你为什么不给我做主,不给我们的孩子做主?”
封璇瞧着已经恢复了冷静的模样,眼睛有神,只是眸光充满了不满和怨恨。
禾子跟在身边,一脸苦涩!
连明掩下心中的痛苦。
他也曾期待与表妹的孩子。
猝然不急,这个孩子便不在了!
表妹痛,他又何尝不痛?
只是他是王府的主人,是表妹的依靠,不能过分表达自己的伤心。
面对表妹的质问,连明还是得温声解释一番。
“表妹,含景不是这种人。
一个时辰前,含景在院子散步踩到水摔了下去。
那一滩水是有人故意泼上去的。
就是为了故意要让含景流产。
结果,本王审讯的时候,有个下人坚持是你收买她,让她故意在那个角落泼水。
本王不相信她地位花言巧语。
也不相信你是这种嫉妒的人。
今晚那个下人的口风与含景院里那个婢女的一致,本王怎能不怀疑这是针对你们两人的阴谋。
表妹,你别急。
本王不会放过敢对你下手的幕后凶手!”
封璇不愿意相信这个事实,摇头,
“表哥,你在骗我是吗?
就为了包庇周含景。
因为她现在有你的唯一孩子。
我在你心中的地位比不过她了,是吗?”
连明有点不耐封璇的胡搅蛮缠。
但见她虚弱的模样,也不舍得说重话。
只好耐着心继续劝说道,
“表妹,你是表哥的亲人。
舅舅把你托付给我。
你受了委屈,表哥怎么能不为你做主呢?
只是定罪讲究证据,现在证据不足,就不能冤枉了含景,表妹,你能明白吗?”
封璇靠在连明怀里,眸中恶意满满,只是面上柔弱顺从,也不跟连明僵住,乖巧道,
“表哥,你说什么,表妹就相信。
只是表妹有时控制不住脾气,表哥你体谅一下我,好不好?”
连明想着回头嘱咐含景,别乱出门,这段时间也不用去请安,尽量避开表妹,不让两人冲突。
温声回应道,'表妹,表哥会让大夫给你调理好身子。
你最近就先在芙蕖院好好休息,不用去给王妃请安了。

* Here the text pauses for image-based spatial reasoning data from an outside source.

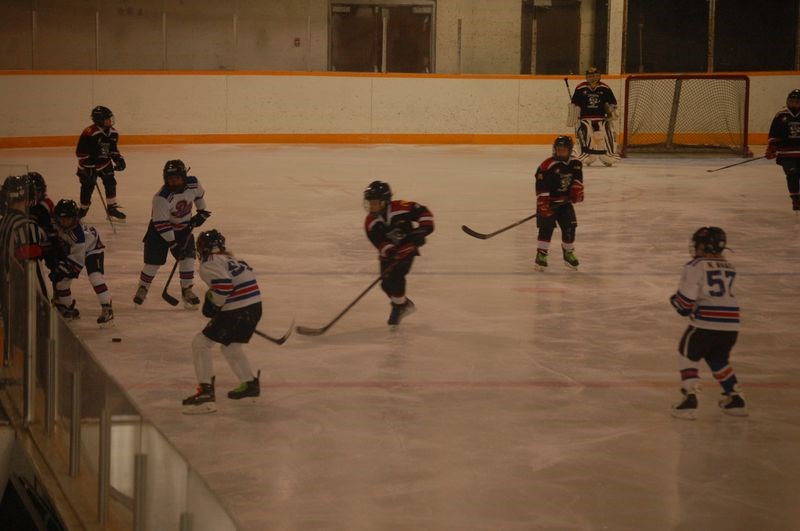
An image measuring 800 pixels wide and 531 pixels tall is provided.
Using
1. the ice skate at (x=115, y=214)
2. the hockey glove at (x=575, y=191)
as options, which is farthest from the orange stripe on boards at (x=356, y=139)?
the hockey glove at (x=575, y=191)

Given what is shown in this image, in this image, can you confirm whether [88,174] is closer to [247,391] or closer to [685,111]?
[247,391]

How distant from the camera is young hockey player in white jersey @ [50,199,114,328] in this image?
713 centimetres

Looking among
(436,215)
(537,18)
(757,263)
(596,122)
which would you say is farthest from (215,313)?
(537,18)

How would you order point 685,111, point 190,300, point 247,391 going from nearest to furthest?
point 247,391 < point 190,300 < point 685,111

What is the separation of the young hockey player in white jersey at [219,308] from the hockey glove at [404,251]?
163cm

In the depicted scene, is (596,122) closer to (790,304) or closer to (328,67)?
(328,67)

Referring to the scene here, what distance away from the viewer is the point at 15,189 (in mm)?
5078

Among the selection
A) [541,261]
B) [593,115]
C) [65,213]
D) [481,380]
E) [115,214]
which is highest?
[593,115]

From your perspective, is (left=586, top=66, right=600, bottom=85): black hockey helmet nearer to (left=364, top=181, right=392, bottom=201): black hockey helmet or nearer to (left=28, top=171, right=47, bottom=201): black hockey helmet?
(left=364, top=181, right=392, bottom=201): black hockey helmet

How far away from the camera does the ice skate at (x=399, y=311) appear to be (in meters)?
7.73

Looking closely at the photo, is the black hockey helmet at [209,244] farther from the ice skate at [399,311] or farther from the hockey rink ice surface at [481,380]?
the ice skate at [399,311]

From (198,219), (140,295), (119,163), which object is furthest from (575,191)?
(119,163)

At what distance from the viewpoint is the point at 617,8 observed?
70.2 feet

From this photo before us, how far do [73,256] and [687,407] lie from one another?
368 cm
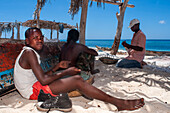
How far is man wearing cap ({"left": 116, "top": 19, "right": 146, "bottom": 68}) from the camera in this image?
4.18 m

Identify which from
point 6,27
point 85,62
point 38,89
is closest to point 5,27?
point 6,27

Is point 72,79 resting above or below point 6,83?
above

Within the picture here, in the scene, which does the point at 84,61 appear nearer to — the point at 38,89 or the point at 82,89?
the point at 82,89

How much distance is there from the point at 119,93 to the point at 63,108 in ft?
3.95

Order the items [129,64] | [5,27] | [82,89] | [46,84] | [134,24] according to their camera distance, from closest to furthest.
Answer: [46,84]
[82,89]
[134,24]
[129,64]
[5,27]

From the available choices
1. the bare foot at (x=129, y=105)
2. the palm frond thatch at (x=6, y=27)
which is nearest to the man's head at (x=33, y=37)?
the bare foot at (x=129, y=105)

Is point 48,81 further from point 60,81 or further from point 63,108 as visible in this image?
point 63,108

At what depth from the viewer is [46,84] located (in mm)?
1787

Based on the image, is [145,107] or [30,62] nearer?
[30,62]

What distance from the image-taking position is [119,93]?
2504 mm

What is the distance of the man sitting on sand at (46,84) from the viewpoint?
1.75 metres

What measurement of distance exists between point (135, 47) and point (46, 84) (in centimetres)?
326

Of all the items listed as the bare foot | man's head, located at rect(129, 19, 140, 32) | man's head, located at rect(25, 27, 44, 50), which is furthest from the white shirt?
man's head, located at rect(129, 19, 140, 32)

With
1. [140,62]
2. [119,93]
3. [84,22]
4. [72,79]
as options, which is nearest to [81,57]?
[119,93]
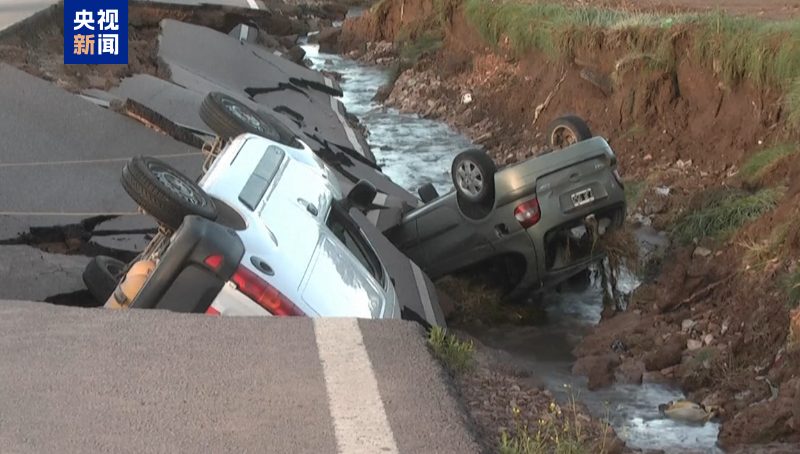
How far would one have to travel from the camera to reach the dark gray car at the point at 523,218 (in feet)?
35.3

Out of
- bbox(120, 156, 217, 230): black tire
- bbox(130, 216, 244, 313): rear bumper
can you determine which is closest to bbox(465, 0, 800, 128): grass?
bbox(120, 156, 217, 230): black tire

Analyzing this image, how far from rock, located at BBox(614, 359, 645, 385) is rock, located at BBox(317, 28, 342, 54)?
2625 cm

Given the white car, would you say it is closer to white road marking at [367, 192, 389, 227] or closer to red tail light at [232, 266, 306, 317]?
red tail light at [232, 266, 306, 317]

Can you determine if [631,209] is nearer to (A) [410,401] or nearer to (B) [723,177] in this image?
(B) [723,177]

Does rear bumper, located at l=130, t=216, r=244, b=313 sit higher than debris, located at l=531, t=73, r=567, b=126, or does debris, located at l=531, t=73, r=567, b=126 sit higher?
debris, located at l=531, t=73, r=567, b=126

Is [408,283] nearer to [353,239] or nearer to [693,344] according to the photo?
[353,239]

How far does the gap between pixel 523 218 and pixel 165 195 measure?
18.6ft

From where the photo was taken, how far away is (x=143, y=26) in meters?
18.7

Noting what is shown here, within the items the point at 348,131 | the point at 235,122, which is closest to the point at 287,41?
the point at 348,131

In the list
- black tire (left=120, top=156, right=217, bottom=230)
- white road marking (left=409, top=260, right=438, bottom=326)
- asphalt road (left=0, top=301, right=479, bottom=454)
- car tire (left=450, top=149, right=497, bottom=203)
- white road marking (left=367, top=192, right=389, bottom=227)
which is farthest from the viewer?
white road marking (left=367, top=192, right=389, bottom=227)

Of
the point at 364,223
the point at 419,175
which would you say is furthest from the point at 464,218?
the point at 419,175

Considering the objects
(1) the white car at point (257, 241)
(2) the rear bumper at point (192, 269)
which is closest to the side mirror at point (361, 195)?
(1) the white car at point (257, 241)

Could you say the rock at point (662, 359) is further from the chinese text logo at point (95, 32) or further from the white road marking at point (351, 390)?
the chinese text logo at point (95, 32)

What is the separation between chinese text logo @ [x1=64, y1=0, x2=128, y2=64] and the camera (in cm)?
1477
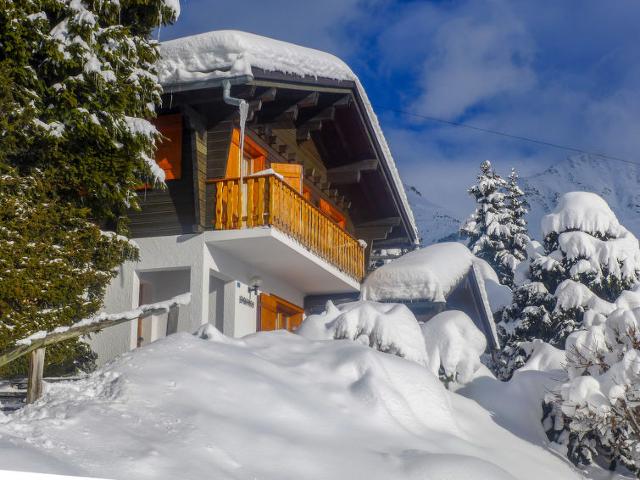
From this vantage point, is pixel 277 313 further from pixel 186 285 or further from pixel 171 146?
pixel 171 146

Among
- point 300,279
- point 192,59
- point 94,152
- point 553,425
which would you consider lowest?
point 553,425

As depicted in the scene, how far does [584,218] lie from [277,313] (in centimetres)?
850

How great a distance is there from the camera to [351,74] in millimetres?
14828

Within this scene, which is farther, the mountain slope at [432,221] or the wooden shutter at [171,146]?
the mountain slope at [432,221]

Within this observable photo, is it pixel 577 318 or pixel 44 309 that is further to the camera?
pixel 577 318

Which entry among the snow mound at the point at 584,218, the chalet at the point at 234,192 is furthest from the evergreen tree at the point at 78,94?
the snow mound at the point at 584,218

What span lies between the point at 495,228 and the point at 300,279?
63.0 feet

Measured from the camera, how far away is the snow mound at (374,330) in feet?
34.3

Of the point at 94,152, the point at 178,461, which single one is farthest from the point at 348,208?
the point at 178,461

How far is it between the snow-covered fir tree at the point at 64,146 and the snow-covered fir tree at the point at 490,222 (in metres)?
24.3

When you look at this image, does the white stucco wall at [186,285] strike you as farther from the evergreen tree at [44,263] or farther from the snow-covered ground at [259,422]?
the snow-covered ground at [259,422]

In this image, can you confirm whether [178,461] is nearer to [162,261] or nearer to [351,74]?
[162,261]

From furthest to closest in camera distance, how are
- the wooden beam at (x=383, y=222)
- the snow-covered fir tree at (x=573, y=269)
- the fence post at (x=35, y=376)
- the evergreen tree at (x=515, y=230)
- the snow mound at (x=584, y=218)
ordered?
the evergreen tree at (x=515, y=230) → the snow mound at (x=584, y=218) → the snow-covered fir tree at (x=573, y=269) → the wooden beam at (x=383, y=222) → the fence post at (x=35, y=376)

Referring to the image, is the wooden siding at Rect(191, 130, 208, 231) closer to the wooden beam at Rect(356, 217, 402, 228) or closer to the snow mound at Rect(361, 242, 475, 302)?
the snow mound at Rect(361, 242, 475, 302)
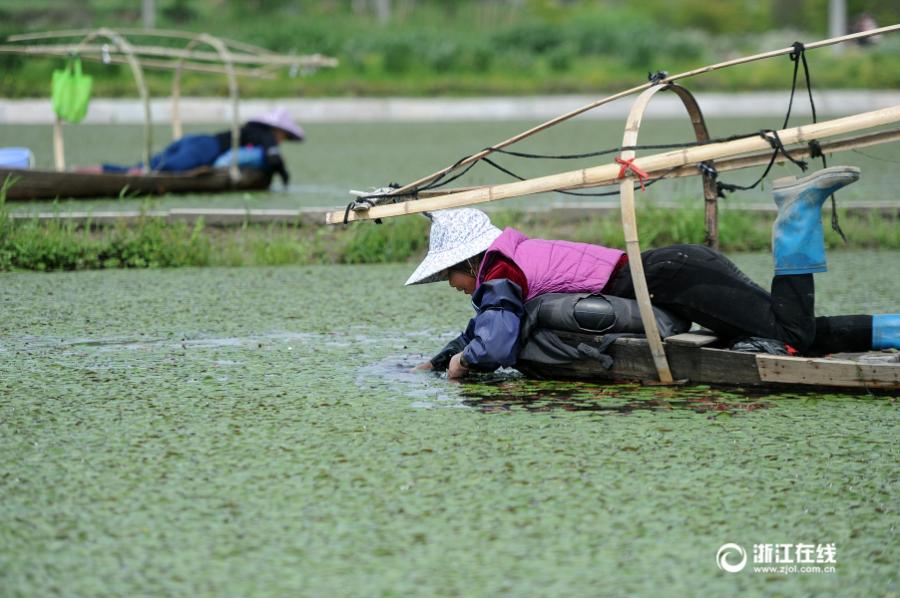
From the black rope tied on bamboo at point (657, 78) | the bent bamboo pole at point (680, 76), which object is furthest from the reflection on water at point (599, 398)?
the black rope tied on bamboo at point (657, 78)

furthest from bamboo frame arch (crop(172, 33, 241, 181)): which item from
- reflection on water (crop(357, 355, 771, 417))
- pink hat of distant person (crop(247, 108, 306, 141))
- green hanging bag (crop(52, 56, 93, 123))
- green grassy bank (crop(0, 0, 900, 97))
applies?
green grassy bank (crop(0, 0, 900, 97))

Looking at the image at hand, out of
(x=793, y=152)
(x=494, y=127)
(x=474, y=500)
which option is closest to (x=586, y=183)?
(x=793, y=152)

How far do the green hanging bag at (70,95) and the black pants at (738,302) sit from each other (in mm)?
5719

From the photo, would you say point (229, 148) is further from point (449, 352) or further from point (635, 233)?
point (635, 233)

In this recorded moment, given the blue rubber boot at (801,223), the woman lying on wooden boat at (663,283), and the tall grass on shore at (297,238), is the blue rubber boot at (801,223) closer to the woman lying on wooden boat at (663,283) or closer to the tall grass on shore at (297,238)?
the woman lying on wooden boat at (663,283)

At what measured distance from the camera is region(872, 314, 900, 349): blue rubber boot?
425 centimetres

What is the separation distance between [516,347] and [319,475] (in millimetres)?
1037

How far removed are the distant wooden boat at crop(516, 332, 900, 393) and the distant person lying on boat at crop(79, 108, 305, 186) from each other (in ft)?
18.7

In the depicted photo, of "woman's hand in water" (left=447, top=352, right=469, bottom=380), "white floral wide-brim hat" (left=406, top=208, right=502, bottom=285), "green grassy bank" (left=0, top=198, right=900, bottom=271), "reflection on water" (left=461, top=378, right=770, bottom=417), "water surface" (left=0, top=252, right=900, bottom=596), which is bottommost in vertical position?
"water surface" (left=0, top=252, right=900, bottom=596)

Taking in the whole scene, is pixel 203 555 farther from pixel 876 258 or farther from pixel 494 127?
pixel 494 127

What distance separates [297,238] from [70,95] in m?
2.45

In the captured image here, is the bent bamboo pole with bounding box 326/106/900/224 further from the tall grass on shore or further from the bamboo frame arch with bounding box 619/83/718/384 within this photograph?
the tall grass on shore

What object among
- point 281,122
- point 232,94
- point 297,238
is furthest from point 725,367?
point 281,122

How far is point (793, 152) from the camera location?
439 cm
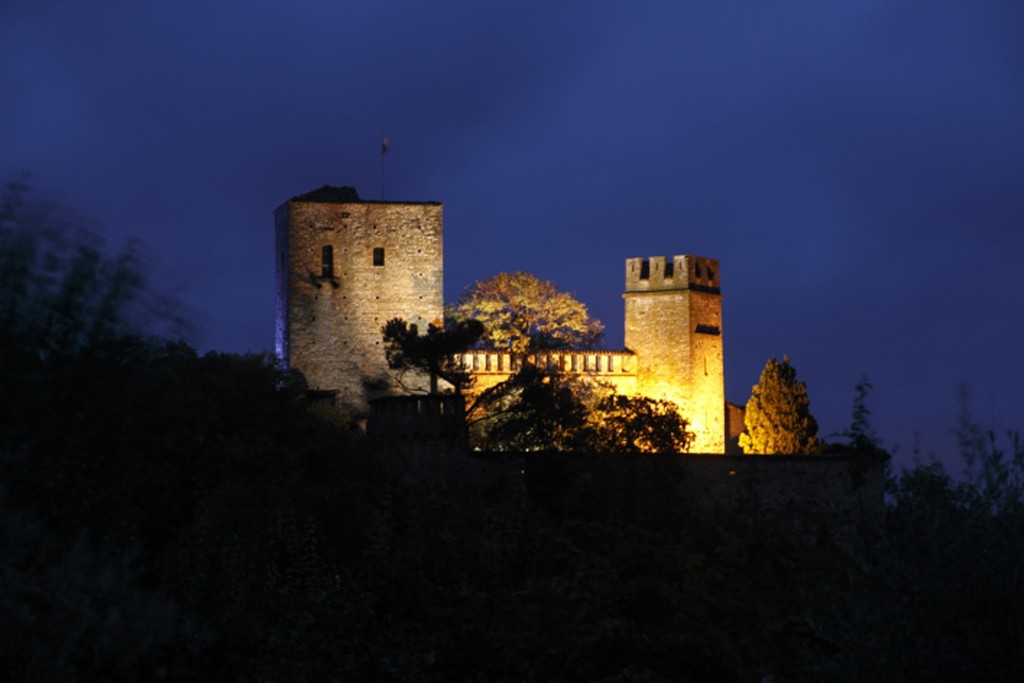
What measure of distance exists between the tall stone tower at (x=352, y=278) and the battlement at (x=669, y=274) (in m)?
6.65

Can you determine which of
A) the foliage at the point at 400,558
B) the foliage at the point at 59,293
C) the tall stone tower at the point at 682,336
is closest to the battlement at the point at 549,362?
the tall stone tower at the point at 682,336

'
封璇一顿,这是害怕她害了周含景。
连明补充道,
“表妹,本王已经下令,关了王妃三天。
给你出气了,你开心吗?”
封璇笑道,'表妹谢谢表哥!'
可是,我现在的仇人只是周含景!
......
含景院!
周含景躺在拔步床上,面色惨白,一脸虚弱。
灵巧见自家公主总是往门口望,面上心疼安慰道,
“公主,您就忍这一夜。
以后王府属您最尊贵!
谁都越不过您去。
今夜封侧妃之仇,您先记着。
等您生完小公子,再是报仇的时候!”
灵巧心中不甘,那也如何!
封璇已经没了孩子,现在正是得王爷怜惜的时候。
公主福大命大,保住了孩子。
这样一对比,自然就是封璇更惨!
灵巧觉得自家公主遭了无妄之灾,被疯癫的封侧妃推在地上,险些害了孩子。
泼水事故可能也不了了之,定不下封侧妃的罪。
但灵巧也知道,王爷不会在这个时候为公主做主的!
周含景眸中闪过不解,问道,
“灵巧,本公主没有对封璇下手。
为什么那个下人要指使本公主为凶手?
不能是封璇自导自演,那会是王妃出手吗?”
灵巧摇摇头,“公主,奴婢不知道。
王爷吩咐了不乱传,公主您别在王爷面前露出破绽!”
这事还是灵巧偷偷埋伏在芙蕖院角落偷听到的。
当时院子下人太多,连明也不会注意谁是谁。
灵巧当时还怀疑了下自家公主。
毕竟封璇和公主都是王府怀孕的人,天生就是敌人。
结果回来一说,公主当即否认。
灵巧也不觉得公主会骗自己,只是对于芙蕖院的一切也是抱着奇怪的心思。
周含景冷笑,
“恐怕封璇恨不得本公主死!
本公主也不用掩饰给王爷看。
封璇那个贱人只会到本公主面前,质问本公主!”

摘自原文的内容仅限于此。